In the early 20th century there was a lot of fuss over the axiom of choice implying that there are Lebesgue non-measurable sets of reals. In his book about The Axiom of Choice, Gregory Moore points to the following paper:
Sierpinski, W. "L’axiome de M. Zermelo et son rôle dans la théorie des ensembles et l’analyse." Bulletin de l’Académie des Sciences de Cracovie, Classe des Sciences Math., Sér. A (1918) (1918): 97-152.
(And even more specifically, to pages 124-125.)
Moore writes that Sierpinski proved that if $[\Bbb R]^\omega$ has cardinality $2^{\aleph_0}$, then there is a non-measurable set.
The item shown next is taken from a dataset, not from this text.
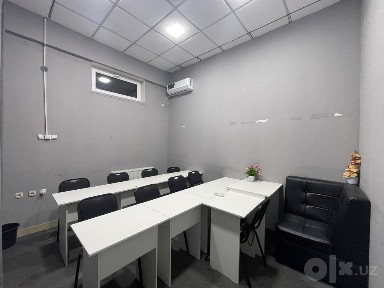 Arendaga xona o'quv markazda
Lebesgue argued that Sierpinski uses the axiom of choice, but Moore points out that while the assumption requires some amount of choice (as we full well know today), the implication does not.
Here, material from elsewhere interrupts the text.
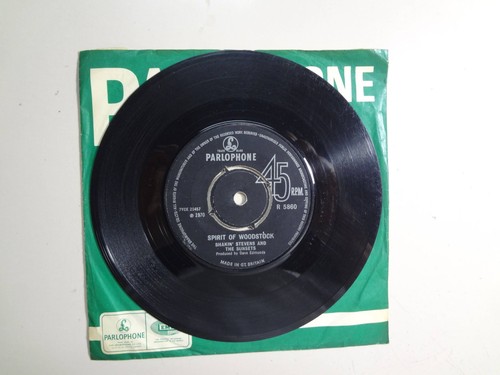 Shakin stevens and - shakin’,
Being a historical book about the axiom of choice, Moore doesn't provide a sketch of the proof. However, I've been unable to locate the paper. Which brings me to my question.
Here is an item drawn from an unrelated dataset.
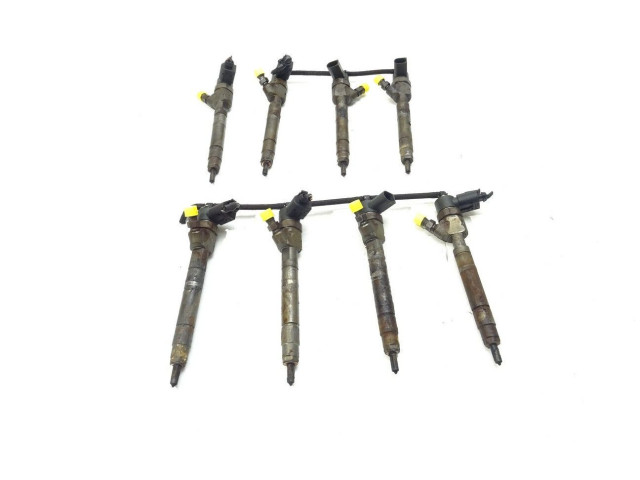 Комплект жиклеров (форсунок)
Question. Is there any accessible (preferably English) reference to what the argument of Sierpinski was?
Best Answer
Here's Sierpinski's argument: Let $h:[\mathbb{R}]^{\omega} \to \mathbb{R}$ be any injection. Define $f:\mathbb{R} \to \mathbb{R}$ by $f(x) = h(E_x)$ where $E_x$ is the set of all reals which are at a rational distance from $x$. Note that $x - y$ is rational iff $f(x) = f(y)$. Towards a contradiction, suppose $f$ is Lebesgue measurable. Then $g(x) = f(x) - f(-x)$ is also measurable and is nonzero precisely at irrationals. Let $N = \{x: g(x) > 0\}$. Note that for any rational $r$, $g(r - x) = -g(x)$ so $x \in N \iff r - x \notin N$. But this contradicts Lebesgue density theorem.